TASKS TO COMPLETE:
**A.** Answer these from the entity resolver post, one answer a line:
(i) What does the post call the real problem with an XML parser using the entity resolver?
(ii) Which of the listed cases should entity resolvers follow?
(iii) What does setting the character stream deny the parser?
**B.** Summarize the entity resolver post in two sentences.
**C.** Write out the passage of the entity resolver post from "Posted by Andy" up to and including "the systemId set.".

Re: BUG: setEntityResolver doesn't work with DOM

Posted by Andy Clark <an...@apache.org>.
Matt Jones wrote:
> I had been assuming that the InputSource constructor would create the
> character stream for me from the systemid, but looking at the SAX code,
> that's not what happens.

I'm guessing that the problem is happening when the resolveEntity
method returns an InputSource object with only the systemId set.
The real problem is that the behavior of an XML parser using the
entity resolver is undefined. There should be rules for what an
XML parser is supposed to do in the following cases:

  1) entity resolver returns null
  2) entity resolver returns input source
     a) with only system id set
     b) with only public id set
     c) with only system and public id set
     d) with byte stream set
     e) with character stream set

In the case of 2.a - 2.c, what should the parser do? What if the
the systemId is relative? Should the parser expand it using the
current base systemId? Should the entity resolver get another
chance to resolve the systemId once it's been expanded? Also,
what publicId/systemId should the application see? The original
one or the expanded/resolved one?

I'm looking at this code now but I can't say when I'll have a
satisfactory solution.

However, in your entity resolvers, you should either follow 1
or 2.d - 2.e, never anything in between. When you return a non-
null input source from the resolveEntity method, you are (now)
making a contract with the parser that you are opening the
stream to the entity (hence the "throws IOException" in the
interface).

Lastly, you should always set the byte stream on the input
source and not the character stream, unless that is *exactly*
what you want to happen. When you set the character stream,
you are denying the parser the ability to detect the entity's
encoding and decode it appropriately. If you don't know what
encodings your files will take, then don't just use any old
reader -- use an input stream and let the *parser* figure out
the encoding from the bytes being read.

--
Andy Clark * IBM, JTC - Silicon Valley * andyc@apache.org

Re: BUG: setEntityResolver doesn't work with DOM

Posted by Matt Jones <jo...@nceas.ucsb.edu>.

Dataset excerpt:
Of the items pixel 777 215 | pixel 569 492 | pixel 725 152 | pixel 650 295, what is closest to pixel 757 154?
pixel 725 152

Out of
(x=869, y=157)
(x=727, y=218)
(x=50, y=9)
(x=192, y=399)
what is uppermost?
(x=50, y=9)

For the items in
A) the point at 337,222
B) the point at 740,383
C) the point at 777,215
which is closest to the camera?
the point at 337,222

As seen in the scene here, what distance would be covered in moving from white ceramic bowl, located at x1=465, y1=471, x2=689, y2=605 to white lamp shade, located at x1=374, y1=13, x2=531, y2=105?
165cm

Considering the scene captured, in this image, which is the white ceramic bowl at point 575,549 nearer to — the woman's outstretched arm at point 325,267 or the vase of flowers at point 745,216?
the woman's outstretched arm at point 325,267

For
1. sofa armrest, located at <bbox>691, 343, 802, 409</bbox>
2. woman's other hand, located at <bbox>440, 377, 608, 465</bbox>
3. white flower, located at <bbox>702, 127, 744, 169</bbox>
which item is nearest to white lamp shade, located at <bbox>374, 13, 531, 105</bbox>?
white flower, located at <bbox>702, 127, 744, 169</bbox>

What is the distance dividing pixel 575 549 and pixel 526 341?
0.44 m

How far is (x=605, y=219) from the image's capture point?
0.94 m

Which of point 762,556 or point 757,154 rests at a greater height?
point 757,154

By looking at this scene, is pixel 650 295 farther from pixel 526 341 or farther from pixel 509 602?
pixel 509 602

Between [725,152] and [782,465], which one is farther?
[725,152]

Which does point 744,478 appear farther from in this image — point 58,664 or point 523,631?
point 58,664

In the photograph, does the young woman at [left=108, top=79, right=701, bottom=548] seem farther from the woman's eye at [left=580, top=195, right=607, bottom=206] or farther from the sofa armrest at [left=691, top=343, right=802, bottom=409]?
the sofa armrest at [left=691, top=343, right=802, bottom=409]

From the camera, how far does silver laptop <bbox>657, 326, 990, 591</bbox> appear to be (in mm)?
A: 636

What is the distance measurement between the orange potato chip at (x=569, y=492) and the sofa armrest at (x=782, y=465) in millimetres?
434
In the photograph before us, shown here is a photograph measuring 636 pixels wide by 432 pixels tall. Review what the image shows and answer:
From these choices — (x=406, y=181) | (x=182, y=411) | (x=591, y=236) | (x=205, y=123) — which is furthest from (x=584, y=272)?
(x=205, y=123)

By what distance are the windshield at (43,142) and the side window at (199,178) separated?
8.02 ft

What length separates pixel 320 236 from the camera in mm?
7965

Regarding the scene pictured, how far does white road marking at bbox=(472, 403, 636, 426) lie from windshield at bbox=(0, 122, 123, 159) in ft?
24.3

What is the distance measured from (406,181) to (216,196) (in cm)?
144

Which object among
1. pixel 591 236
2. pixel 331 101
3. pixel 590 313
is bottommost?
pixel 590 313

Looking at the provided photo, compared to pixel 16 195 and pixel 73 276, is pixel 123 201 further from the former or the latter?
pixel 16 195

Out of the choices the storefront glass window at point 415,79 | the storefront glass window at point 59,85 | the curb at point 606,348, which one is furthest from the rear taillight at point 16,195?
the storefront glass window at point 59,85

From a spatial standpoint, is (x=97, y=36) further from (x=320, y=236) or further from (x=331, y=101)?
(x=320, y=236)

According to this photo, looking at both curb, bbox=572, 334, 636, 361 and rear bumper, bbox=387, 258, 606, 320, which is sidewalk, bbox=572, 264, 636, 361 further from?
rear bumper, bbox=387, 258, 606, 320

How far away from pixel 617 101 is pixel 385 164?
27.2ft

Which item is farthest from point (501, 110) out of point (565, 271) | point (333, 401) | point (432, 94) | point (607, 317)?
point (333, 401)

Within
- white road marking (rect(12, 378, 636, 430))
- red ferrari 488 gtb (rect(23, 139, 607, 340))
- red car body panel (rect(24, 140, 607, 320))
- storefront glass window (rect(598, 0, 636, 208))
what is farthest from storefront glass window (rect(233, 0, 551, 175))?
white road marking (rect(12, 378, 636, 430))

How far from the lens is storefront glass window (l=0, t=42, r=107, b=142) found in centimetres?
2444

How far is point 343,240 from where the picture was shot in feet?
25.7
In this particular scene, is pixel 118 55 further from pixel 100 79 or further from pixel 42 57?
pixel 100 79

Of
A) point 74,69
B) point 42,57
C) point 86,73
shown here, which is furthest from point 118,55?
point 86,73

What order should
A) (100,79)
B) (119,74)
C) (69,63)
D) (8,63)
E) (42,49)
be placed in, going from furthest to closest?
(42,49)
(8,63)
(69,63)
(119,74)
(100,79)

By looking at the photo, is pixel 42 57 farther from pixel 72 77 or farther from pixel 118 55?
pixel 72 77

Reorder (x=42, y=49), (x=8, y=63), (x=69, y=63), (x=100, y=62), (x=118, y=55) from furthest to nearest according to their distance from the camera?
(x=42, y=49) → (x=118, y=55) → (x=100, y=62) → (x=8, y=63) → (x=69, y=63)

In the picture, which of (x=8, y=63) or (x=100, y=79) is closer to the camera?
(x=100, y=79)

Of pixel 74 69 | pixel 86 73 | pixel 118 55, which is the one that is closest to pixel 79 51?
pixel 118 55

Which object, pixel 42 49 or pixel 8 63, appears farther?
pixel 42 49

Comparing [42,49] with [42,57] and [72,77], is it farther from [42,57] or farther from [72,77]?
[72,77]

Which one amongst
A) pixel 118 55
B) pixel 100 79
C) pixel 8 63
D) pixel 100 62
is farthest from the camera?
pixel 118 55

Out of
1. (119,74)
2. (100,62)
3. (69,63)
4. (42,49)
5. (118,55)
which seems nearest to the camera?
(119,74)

RESULTS OF THE EXERCISE:
**A.**
(i) The behavior of an XML parser using the entity resolver is undefined.
(ii) Either case 1 (the resolver returns null) or cases 2.d–2.e (an input source with the byte stream or the character stream set).
(iii) The ability to detect the entity's encoding and decode it appropriately.

**B.** The entity resolver post says that an XML parser's behavior with an entity resolver is undefined, and it asks how the parser should handle an input source with only a system id, a public id, or both set. It advises resolvers to either return null or return an input source with a byte or character stream set, and to set the byte stream rather than the character stream unless that is exactly what is wanted, so the parser can detect the entity's encoding.

**C.**
Posted by Andy Clark <an...@apache.org>.
Matt Jones wrote:
> I had been assuming that the InputSource constructor would create the
> character stream for me from the systemid, but looking at the SAX code,
> that's not what happens.

I'm guessing that the problem is happening when the resolveEntity
method returns an InputSource object with only the systemId set.